Patrick has said he supports the compromise legislation, hailed as a way to help consumers and small businesses combat rising health care costs. Legislators gave the bill final approval Saturday, the last day of the session.

The legislation strengthens the state Division of Insurance's ability to reject health insurers' proposed rate increases. Insurers would have to prove that no less than 88 percent of premiums goes toward paying for medical costs when filing rate increase requests. Otherwise, the requests will be rejected.

Eric Linzer, a spokesman for the Massachusetts Association of Health Plans, made up of insurance companies, said the provision was an improvement from the current approach.

"Ultimately, what we need to be doing is getting at the underlying costs because the bulk of the premium dollar goes to medical care," Linzer said.

The Massachusetts Hospital Association said the provision will be helpful to consumers.

"We want as much of the premium dollar going to care, not to red tape and administrative costs," said Tim Gens, the MHA's vice president and general counsel.

The Patrick administration this year rejected 235 of 274 premium hikes proposed by insurers for the April-to-June period, before reaching settlements with some of them.

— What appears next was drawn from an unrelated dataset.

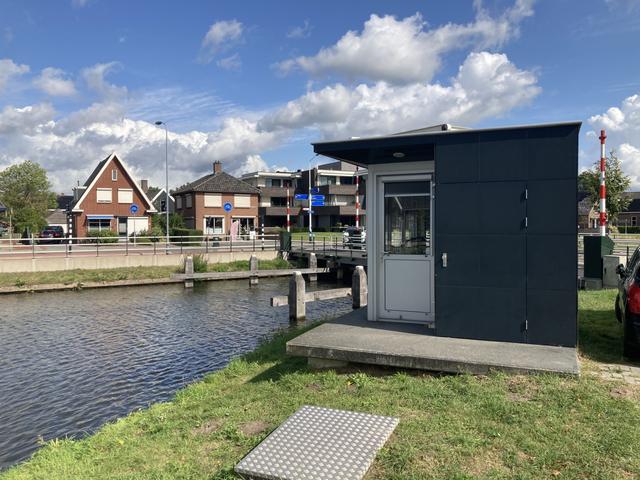 Het brugwachtershuisje bij de brug nabij horecabedrijf De Viersprong en voormalig autobedrijf Vugteveen. Zo'n huisje wil Plaatselijk Belang ook graag bij de brug bij het Van Gogh Huis.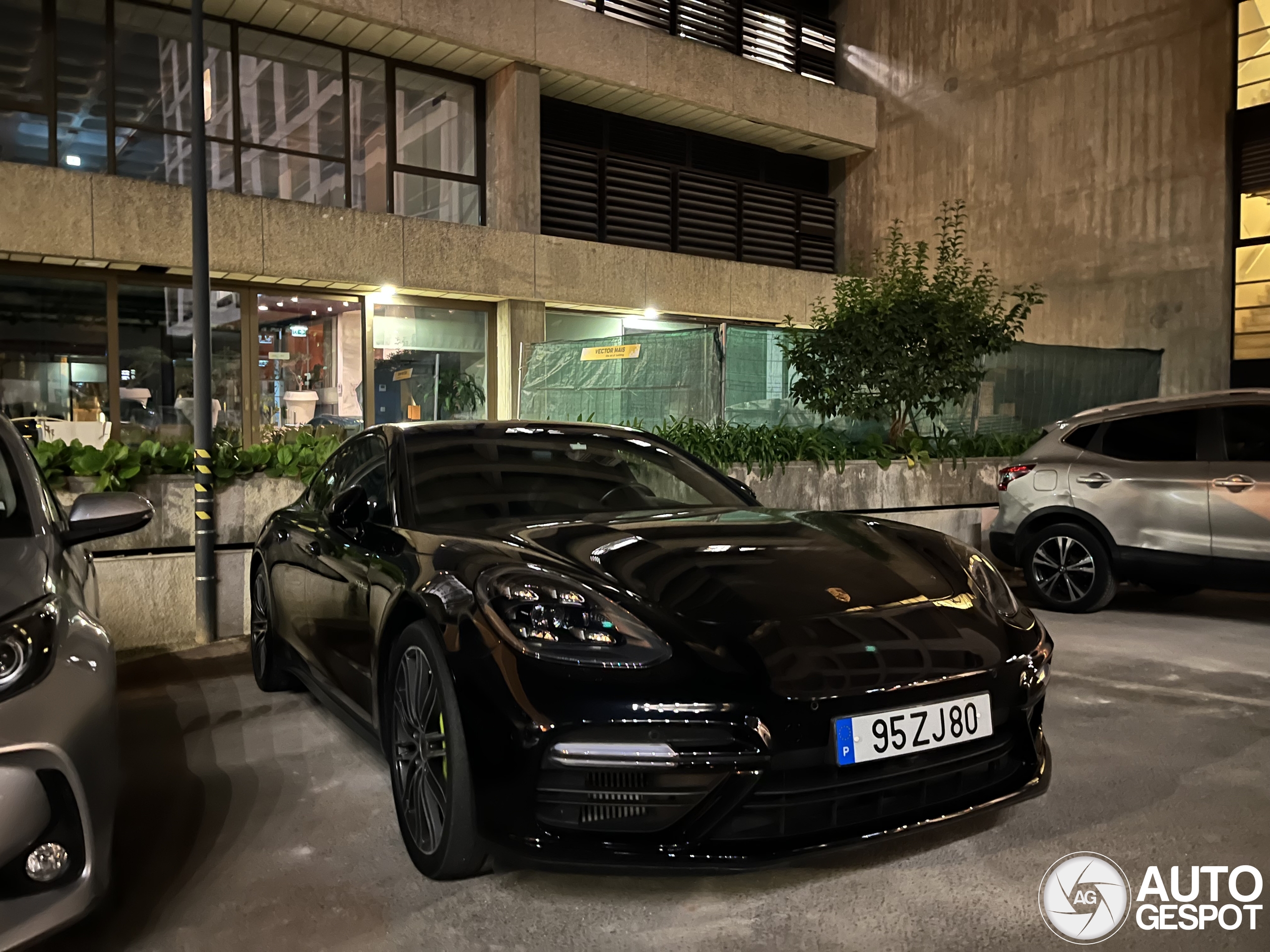 Porsche 971 Panamera Turbo S E-Hybrid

Under the legislation, small businesses with less than 50 employers could form cooperatives to strengthen their purchasing power and health insurers would have to offer plans with low-cost health care providers in their networks.

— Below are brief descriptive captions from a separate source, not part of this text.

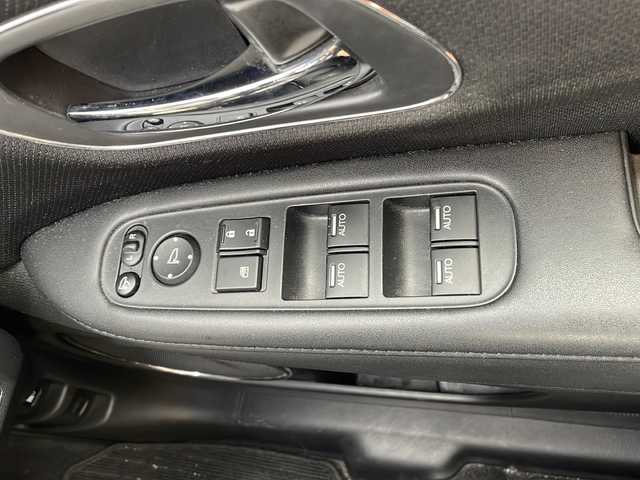 ホンダ ヴェゼル ハイブリッド Z 大阪府 2014(平26)年 11.7万km クリスタルブラックパール 社外ナビ/バックカメラ/ETC/純正１７インチAW/ハーフレザーシート/クルーズコントロール/ルーフレール/ウインカーミラー/社外ツイーター/純正マット/保証書/スペアキー1本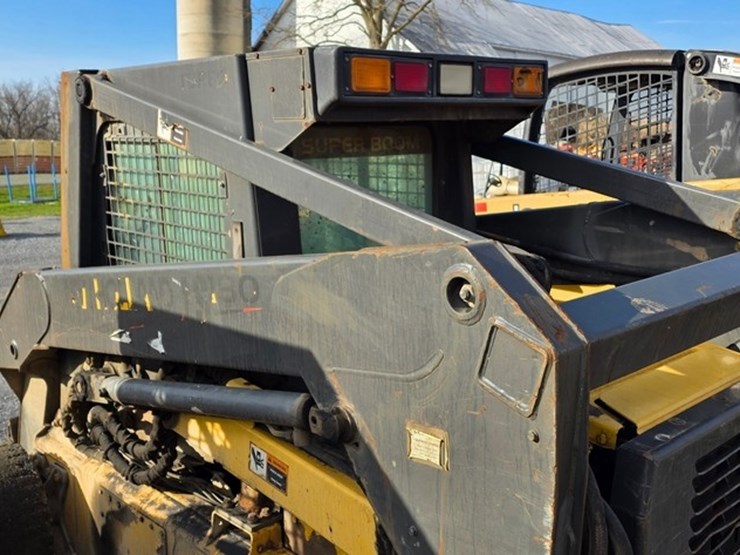 new-holland-ls180-image-19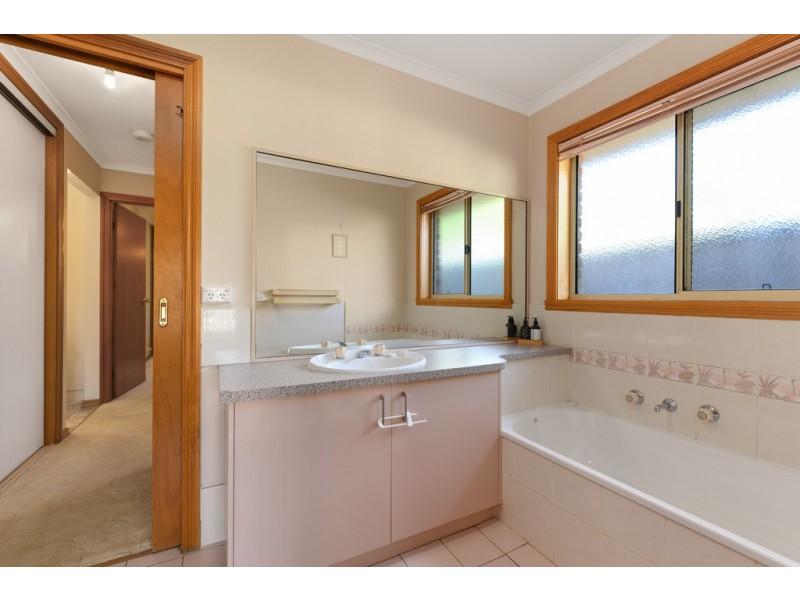 10 Kyle Court, Wodonga VIC 3690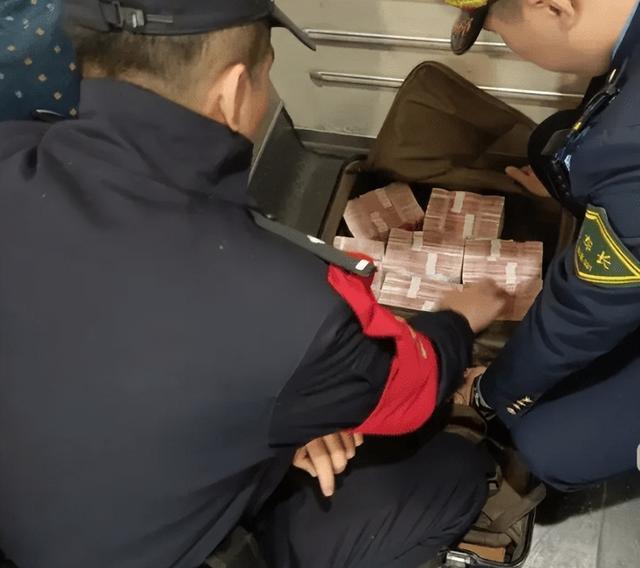 最新带现金几十万能过安检方法分析(最方便真实的余姚携带现金过安检有具体规定吗方法)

Jon Hurst, president of the Retailer's Association of Massachusetts, said the bill will enable small businesses to obtain premium prices that large employers use their market clout to secure.

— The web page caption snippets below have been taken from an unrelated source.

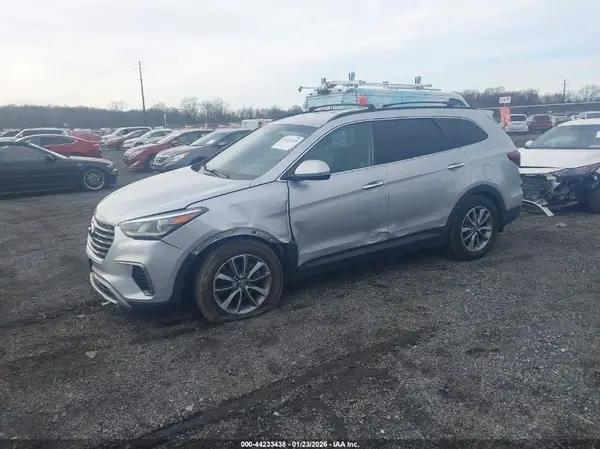 KM8SMDHF9HU239916 2017 HYUNDAI SANTA FE - Image 2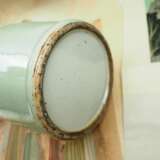 China: Vase und zwei Rollbilder. - photo 6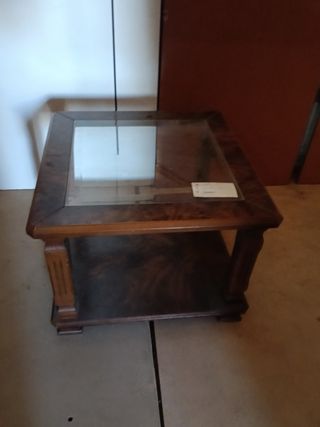 Mesa telefonera de madera con cristal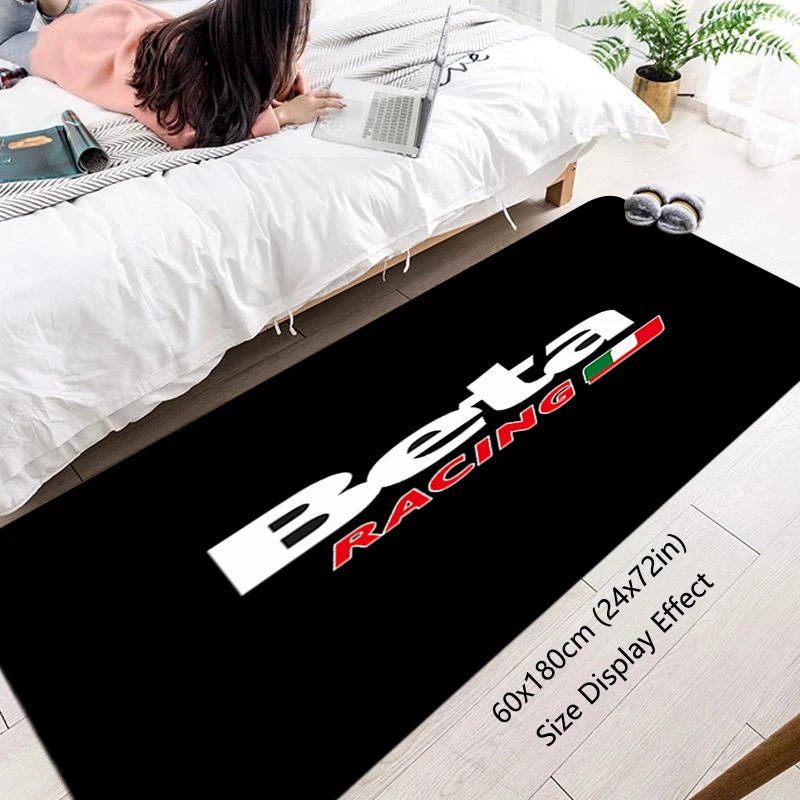 tapis sol noir motif moto beta racing drapeau italien décoration maison moderne antidérapant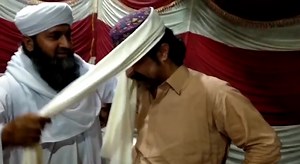 اوباڑو Date 18__03_2021 ہردلعزیز معتبر و معروف سیاسی و سماجی شخصیت ایم پی اے سردار میر شہریار خان شر کی فاروقی برادری کی شادی تقریب میں شرکت. فاروقی برادری کی جانب سے سردار صاحب کو "پگ"" پہنائی گئی ۔ | Sardar Mir Shaharyar Khan Shar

"This is the most important reform small businesses have seen in 20 years designed to give them and their employees' health insurance premium relief and equal rights under the law and in the marketplace," Hurst said.

Backers of the bill say it will accommodate consumers who don't want expensive comprehensive network plans and could help reduce premiums for consumers and businesses by 10 percent.

"This reform helps tens of thousands of people who can't afford insurance," said Sen. Mark Montigny, the lead Senate negotiator on the compromise bill.

Rep. Ronald Mariano, the lead House negotiator, said a requirement under the bill that insurers factor in age every year instead of every five years will smooth out rate increases.

"The increases will be more reasonable and you can plan for them and handle them in your budget a little easier," Mariano said.

Another provision limits the number of open enrollment periods in which consumers can purchase insurance. The legislation calls for two open enrollment periods in 2011, and one every year thereafter.

Georgia Maheras of Health Care for All, a consumer advocacy group, said the problem arises when a person purchases health care before needed medical procedures and then drops coverage once the procedure is completed, increasing costs for the whole system.

Absent from the final bill was a Senate provision that would have generated $100 million through an assessment on hospitals. Senate negotiators said the House would not go along with the assessment.

Montigny said the bill sets the stage for future efforts to help consumers and small businesses afford constantly rising health care costs.

"All parties are on notice that we will be squeezing costs and taking away the free lunch on consumers," he said.